Bei der Auswahl des Rades sollte man sich im Vorfeld allerdings intensive Gedanken machen, denn je hochwertiger das Rad ist, desto höher kann die Ersparnis ausfallen. Wie hoch sie am Ende wirklich ist, hängt von vielen individuellen Faktoren wie monatlichem Gehalt, Steuerklasse, Kinderfreibetrag etc. ab. Ein Beispiel: Das neue Wunsch-Rennrad in der Einstiegsvariante kostet laut Liste 3.999 Euro. Ein Angestellter in Steuerklasse IV mit einem monatlichen Bruttogehalt von 4.000 Euro hätte bei einem Leasing-Vertrag mit einer Laufzeit von drei Jahren eine monatliche Nettobelastung von 71,90 Euro. Inkludiert ist dabei bereits eine Vollkaskoversicherung für das Fahrrad. Gegenüber dem Direktkauf ergibt sich eine Gesamtersparnis von 27,42 Prozent. Zum Ende der Leasing-Dauer beabsichtigt Jobrad dem Nutzer ein Angebot zum Kauf des Rades zu machen, sodass er das Rennrad zu einem günstigen Preis übernehmen oder sich für ein neues Leasing-Rad entscheiden kann.
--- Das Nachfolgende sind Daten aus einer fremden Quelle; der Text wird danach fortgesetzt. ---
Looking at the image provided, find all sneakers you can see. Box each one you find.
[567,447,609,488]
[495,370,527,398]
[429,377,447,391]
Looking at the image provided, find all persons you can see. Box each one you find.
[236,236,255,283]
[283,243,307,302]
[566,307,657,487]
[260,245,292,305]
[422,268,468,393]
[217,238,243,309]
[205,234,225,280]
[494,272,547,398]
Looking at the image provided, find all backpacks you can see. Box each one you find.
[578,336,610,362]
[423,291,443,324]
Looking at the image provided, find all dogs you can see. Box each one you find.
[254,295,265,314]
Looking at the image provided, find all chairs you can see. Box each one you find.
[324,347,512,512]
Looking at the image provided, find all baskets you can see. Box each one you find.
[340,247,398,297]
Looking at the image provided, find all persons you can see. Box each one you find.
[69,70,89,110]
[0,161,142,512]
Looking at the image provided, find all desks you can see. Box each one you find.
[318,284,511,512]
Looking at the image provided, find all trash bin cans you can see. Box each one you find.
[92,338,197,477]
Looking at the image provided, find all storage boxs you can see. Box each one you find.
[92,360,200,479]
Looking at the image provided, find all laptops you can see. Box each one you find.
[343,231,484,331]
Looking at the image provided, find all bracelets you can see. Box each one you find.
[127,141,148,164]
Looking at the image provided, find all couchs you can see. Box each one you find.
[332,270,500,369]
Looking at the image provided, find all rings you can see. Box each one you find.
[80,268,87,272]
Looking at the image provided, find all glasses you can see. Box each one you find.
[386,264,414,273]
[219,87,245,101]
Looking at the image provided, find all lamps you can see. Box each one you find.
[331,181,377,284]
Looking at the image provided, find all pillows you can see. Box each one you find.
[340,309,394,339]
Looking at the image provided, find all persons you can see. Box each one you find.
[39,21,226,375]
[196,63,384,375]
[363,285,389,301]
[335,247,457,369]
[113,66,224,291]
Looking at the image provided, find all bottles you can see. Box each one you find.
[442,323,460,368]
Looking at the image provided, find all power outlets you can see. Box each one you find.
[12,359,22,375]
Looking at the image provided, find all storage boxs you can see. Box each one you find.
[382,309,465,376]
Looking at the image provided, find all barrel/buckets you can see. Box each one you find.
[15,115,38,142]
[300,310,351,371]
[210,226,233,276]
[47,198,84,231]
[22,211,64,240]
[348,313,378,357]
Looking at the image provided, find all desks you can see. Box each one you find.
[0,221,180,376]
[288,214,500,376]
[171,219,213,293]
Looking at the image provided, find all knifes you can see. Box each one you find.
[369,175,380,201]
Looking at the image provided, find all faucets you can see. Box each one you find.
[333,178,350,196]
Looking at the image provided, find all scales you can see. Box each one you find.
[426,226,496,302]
Nimmt er beim neuen Vertrag ein höherwertiges Modell mit elektronischer Schaltung für 7.499 Euro Verkaufspreis, liegt die monatliche Nettobelastung mit 135,45 Euro zwar deutlich höher. Die Ersparnis gegenüber dem Direktkauf ist mit 27,16 Prozent jedoch ungefähr gleich hoch. Dafür gibt es ein deutlich besser ausgestattetes Rad. „Man sollte deshalb genau durchrechnen, welches Rad einem persönlich die besten Leasing-Konditionen bietet und von der Ausstattung zu einem passt“, rät Philipp Martin von Cannondale.

Achtung bei Wettkämpfen

Es sind jedoch noch ein paar Besonderheiten beim speziellen Rennrad-Leasing zu beachten. Die Vollkaskoversicherung, die Unfälle und Diebstahl mit abdeckt, erlischt bei Schäden, die aus einem Wettkampf resultieren. Der Radfahrer haftet für diese Schäden selbst. Bei einem nachträglichen Austausch von Komponenten muss bei Ende des Leasing-Vertrages der Urzustand wieder hergestellt werden, d. h. alle nachträglich geänderten Teile müssen wieder zurückgebaut sein. Das gilt jedoch nicht für Verschleißteile wie Kette, Kettenblätter und Reifen. Gut zu wissen ist auch: Wenn der Arbeitgeber zustimmt, ist Fahrrad-Leasing nicht nur auf ein Rad beschränkt. „So kann man sich sowohl ein Rad für den Arbeitsweg als auch für die tägliche Trainingsrunde besorgen – dann steht dem maximalen Fahrvergnügen nichts mehr im Wege“, erläutert Leusch die Idee.